Data entries:
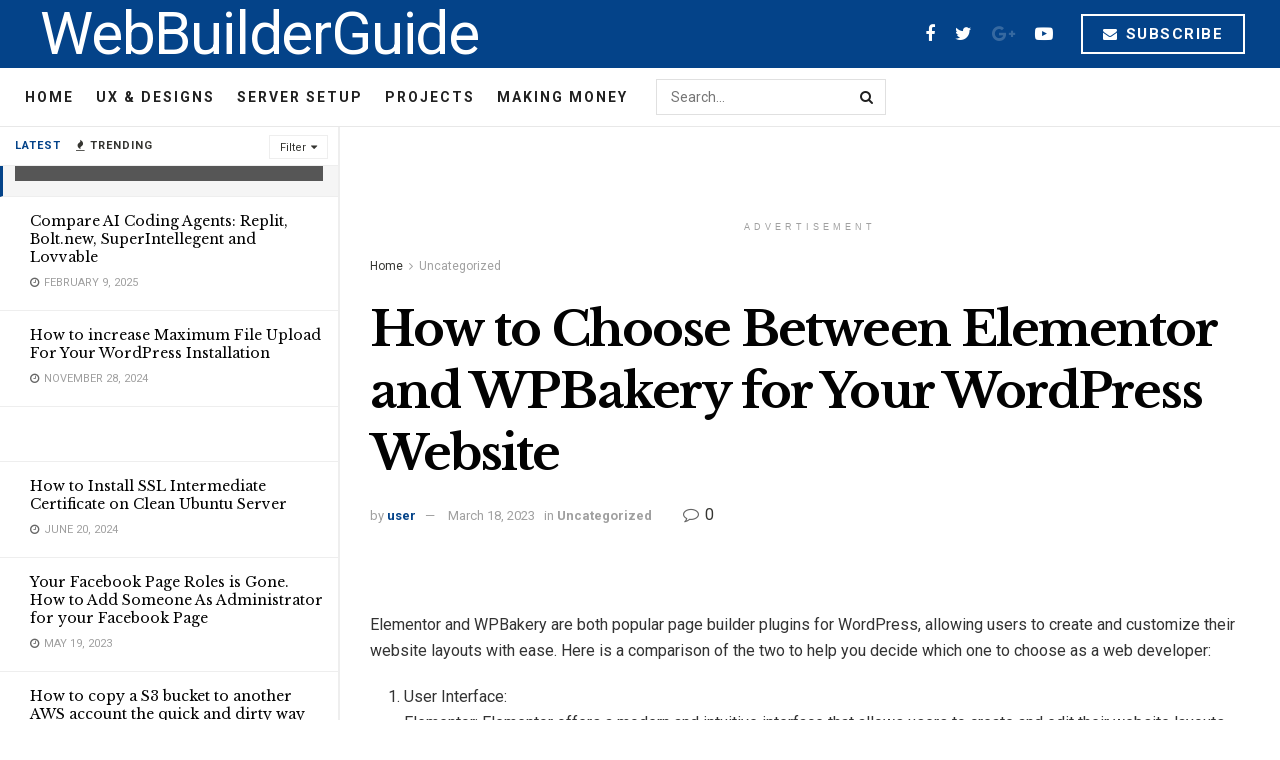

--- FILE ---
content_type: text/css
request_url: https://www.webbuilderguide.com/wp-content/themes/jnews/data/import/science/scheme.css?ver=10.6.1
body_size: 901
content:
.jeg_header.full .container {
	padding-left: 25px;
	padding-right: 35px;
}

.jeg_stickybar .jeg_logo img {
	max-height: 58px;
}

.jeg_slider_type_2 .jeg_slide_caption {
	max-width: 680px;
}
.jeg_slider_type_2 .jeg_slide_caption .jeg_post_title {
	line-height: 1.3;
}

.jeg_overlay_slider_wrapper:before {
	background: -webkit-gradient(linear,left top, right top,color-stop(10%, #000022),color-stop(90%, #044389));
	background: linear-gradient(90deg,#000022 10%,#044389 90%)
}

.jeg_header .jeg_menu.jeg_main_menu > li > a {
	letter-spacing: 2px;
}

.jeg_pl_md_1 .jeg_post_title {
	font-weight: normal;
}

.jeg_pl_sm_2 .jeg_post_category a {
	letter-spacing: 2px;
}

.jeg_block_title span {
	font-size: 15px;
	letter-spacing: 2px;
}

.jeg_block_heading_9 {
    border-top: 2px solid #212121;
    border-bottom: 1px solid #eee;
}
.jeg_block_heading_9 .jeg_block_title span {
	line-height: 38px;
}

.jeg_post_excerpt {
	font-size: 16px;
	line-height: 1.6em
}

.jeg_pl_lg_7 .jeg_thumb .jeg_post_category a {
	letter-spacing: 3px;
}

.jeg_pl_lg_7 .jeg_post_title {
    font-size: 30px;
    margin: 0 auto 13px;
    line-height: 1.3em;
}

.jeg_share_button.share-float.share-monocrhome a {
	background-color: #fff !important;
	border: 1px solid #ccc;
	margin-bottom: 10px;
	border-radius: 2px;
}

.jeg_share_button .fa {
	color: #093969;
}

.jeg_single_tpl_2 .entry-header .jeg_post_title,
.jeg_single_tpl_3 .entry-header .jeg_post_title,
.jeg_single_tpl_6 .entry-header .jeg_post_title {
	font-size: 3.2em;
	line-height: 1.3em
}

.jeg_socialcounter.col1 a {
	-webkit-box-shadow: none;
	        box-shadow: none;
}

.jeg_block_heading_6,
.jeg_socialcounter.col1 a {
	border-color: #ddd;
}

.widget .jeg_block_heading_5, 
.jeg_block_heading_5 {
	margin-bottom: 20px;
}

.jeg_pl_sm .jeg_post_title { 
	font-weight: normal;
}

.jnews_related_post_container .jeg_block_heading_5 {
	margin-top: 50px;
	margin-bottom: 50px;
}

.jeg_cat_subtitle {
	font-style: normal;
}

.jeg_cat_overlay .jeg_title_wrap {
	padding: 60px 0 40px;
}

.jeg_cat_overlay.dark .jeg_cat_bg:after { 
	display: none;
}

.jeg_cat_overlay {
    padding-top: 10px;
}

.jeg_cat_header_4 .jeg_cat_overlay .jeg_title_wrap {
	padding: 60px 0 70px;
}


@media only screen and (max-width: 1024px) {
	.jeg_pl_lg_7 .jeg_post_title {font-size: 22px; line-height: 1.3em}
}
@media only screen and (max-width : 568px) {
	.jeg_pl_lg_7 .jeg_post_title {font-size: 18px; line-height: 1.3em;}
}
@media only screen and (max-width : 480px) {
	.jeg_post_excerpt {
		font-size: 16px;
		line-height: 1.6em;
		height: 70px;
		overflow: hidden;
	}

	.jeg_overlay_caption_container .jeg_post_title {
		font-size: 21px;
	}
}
...
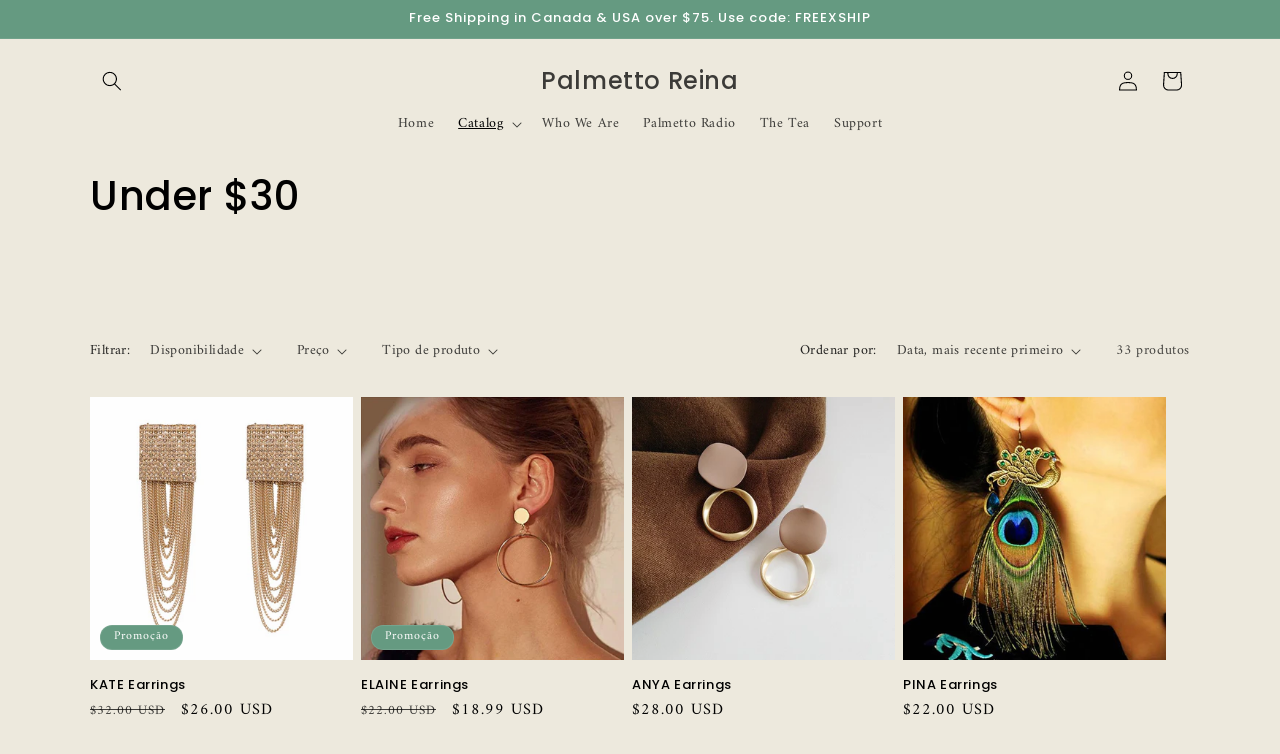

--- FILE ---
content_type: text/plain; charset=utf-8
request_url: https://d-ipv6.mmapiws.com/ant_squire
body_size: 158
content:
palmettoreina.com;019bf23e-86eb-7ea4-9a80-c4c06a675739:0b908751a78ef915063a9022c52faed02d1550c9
==
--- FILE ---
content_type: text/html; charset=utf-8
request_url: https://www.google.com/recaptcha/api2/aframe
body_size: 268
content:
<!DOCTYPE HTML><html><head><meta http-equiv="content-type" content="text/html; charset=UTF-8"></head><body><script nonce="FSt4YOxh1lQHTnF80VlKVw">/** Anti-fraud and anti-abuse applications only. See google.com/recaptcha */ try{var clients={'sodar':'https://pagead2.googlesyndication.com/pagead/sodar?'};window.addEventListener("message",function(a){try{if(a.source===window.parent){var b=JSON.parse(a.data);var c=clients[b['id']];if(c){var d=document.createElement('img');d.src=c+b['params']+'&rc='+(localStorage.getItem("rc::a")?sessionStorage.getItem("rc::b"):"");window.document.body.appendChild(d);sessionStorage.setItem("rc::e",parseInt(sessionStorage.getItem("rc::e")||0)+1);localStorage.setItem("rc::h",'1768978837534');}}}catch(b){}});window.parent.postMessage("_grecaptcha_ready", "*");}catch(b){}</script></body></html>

- WHAT THE TASK REQUIRES: Which lines above contain the word "none"? Copy each of them.

- EXERCISE RESULT:
	-webkit-box-shadow: none;
	        box-shadow: none;
	display: none;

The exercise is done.